Ob in der Freizeit oder im Alltag: Sparen beginnt im Kopf. Wer sich Gedanken macht und plant, gibt deutlich weniger aus. So kostet beispielsweise der tägliche Einkauf unnötig Zeit und Geld. Ein effektives Mittel dagegen ist der Menü-Wochenplan: Sie erstellen einen Kochplan für die gesamte Woche und schreiben eine detaillierte Einkaufsliste. Gehen Sie von den einzelnen Mahlzeiten aus und notieren Sie, was Sie alles benötigen. Wenn Sie den Einkaufszettel in verschiedene Rubriken unterteilen (Obst & Gemüse, Milchprodukte, Getränke, Wurst & Fleisch etc.) sind Sie noch schneller mit dem Wocheneinkauf fertig. Halten Sie sich dabei an folgende drei Regeln:

  • Nur einkaufen, was auf der Liste steht.
  • Niemals hungrig einkaufen.
  • Wenn möglich ohne Kinder einkaufen.

Probieren Sie’s mal einen Monat aus. Sie werden sehen, es zahlt sich aus.
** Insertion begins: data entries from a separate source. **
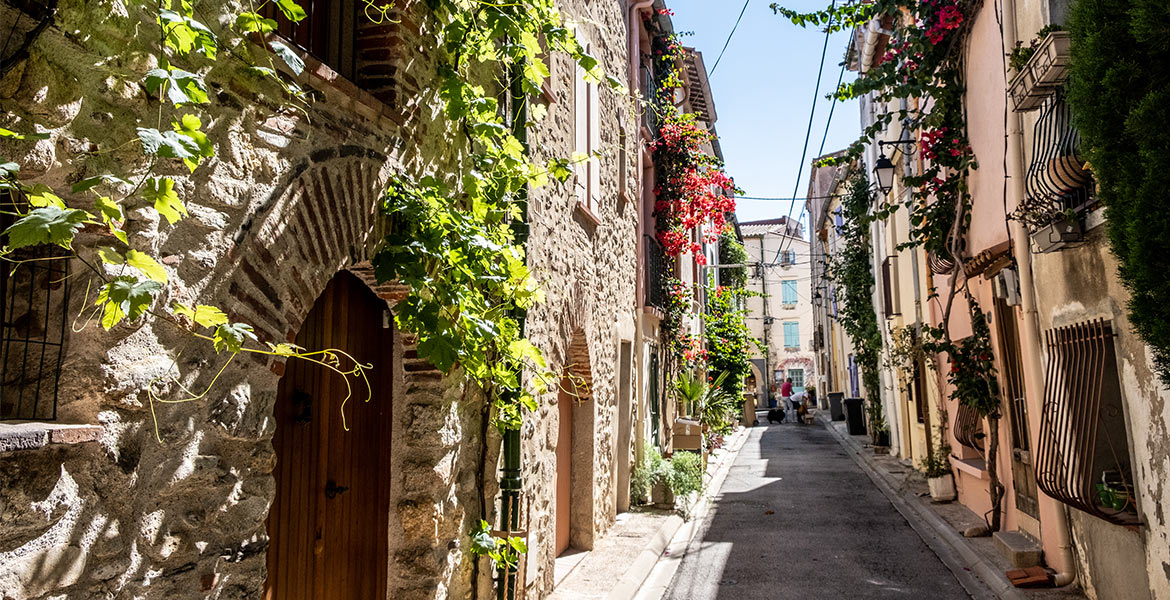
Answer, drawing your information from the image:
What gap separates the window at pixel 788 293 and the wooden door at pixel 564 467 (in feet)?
128

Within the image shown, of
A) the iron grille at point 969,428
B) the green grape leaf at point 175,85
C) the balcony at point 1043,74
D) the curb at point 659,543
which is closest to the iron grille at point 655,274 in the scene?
the curb at point 659,543

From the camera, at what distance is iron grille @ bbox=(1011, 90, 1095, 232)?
15.8ft

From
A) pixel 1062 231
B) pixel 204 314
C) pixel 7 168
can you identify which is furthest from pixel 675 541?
pixel 7 168

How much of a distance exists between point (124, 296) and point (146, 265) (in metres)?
0.10

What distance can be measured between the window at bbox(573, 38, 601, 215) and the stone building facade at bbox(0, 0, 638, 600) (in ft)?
9.51

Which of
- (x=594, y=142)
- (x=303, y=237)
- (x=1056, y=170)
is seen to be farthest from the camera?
(x=594, y=142)

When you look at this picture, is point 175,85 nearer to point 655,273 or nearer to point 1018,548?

Selber kochen und schnippeln

Egal ob Babybrei oder der Snack für zwischendurch: Selberkochen ist immer günstiger als Fertigkost. Damit sich der Aufwand in Grenzen hält, kann man mehrere Portionen auf einmal kochen und dann einfrieren. Billiger als Fertig-Quetschbeutel und Fruchtriegel sind klein geschnittenes Obst und Gemüse in einer Tupperdose. Und für die, die aufs Nuckeln nicht verzichten wollen, gibt es auch befüllbare Quetschbeutel, die man selbst mit Joghurt oder püriertem Obst füllen kann.

Leckere Reste

Kartoffelschalen, Brokkolistiele, Tomatenanschnitte – viele vermeintliche Küchenabfälle landen im Müll. Doch wer die Reste geschickt verwertet, spart Geld und reduziert den Haushaltsmüll. Aus Kartoffel- und Karottenschalen lassen sich zum Beispiel Chips backen, aus Brokkolistielen kleine Gemüseschnitzel braten und aus Tomatenanschnitten Suppen oder Sossen kochen. Auch altes oder hart gewordenes Brot ist noch lange kein Fall für die Tonne. Man kann es auffrischen oder in Form von Paniermehl vielfältig weiterverarbeiten. Und mit Fozzelschnitten zaubern Sie aus übrig gebliebenem Weissbrot ein gluschtiges Dessert, bei dem Gross und Klein kaum widerstehen können.

Sparfüchse zahlen cash

Bargeld ist lästig, umständlich und uncool? Nicht wirklich. Bargeld ist vor allem ein effektives Sparwerkzeug. Das beginnt bereits am Bankomaten. Schon beim Geldabheben hat man das Gefühl, Geld auszugeben. Schliesslich weiss man: Ist das Geld erst einmal vom Konto, ist es in absehbarer Zeit weg. Da überlegt man sich schon zweimal, ob man statt 150 nicht lieber nur 100 CHF abhebt. 

Kontrolle zurückgewinnen

Bargeld hat gegenüber der Karte einen grossen Vorteil: Man sieht, wie es weniger wird. Ich hatte doch am Morgen noch ein Fünfzigernötli. Warum sind jetzt nur noch ein Zehner und ein paar Zerquetschte im Portemonnaie? Mit dem Zwang zur baren Münze spüren Sie förmlich, wie schnell das Geld durch die Finger rinnt. Und das tut ein bisschen weh. Genau diesen Schmerz will Ihnen die Karte ersparen. Sie sieht immer gleich aus. Egal wie viel man ausgibt. Das ideale Mittel zum Selbstbetrug, getreu dem Motto: Auf dem Konto wird schon noch etwas sein. Bar zahlen heisst die Kontrolle zu behalten. So unterbinden Sie übrigens auch Anfälle von Online-Shopping. Sie werden es merken: Sobald die Bezahlart komplizierter wird, sinkt auch die Attraktivität der Produkte.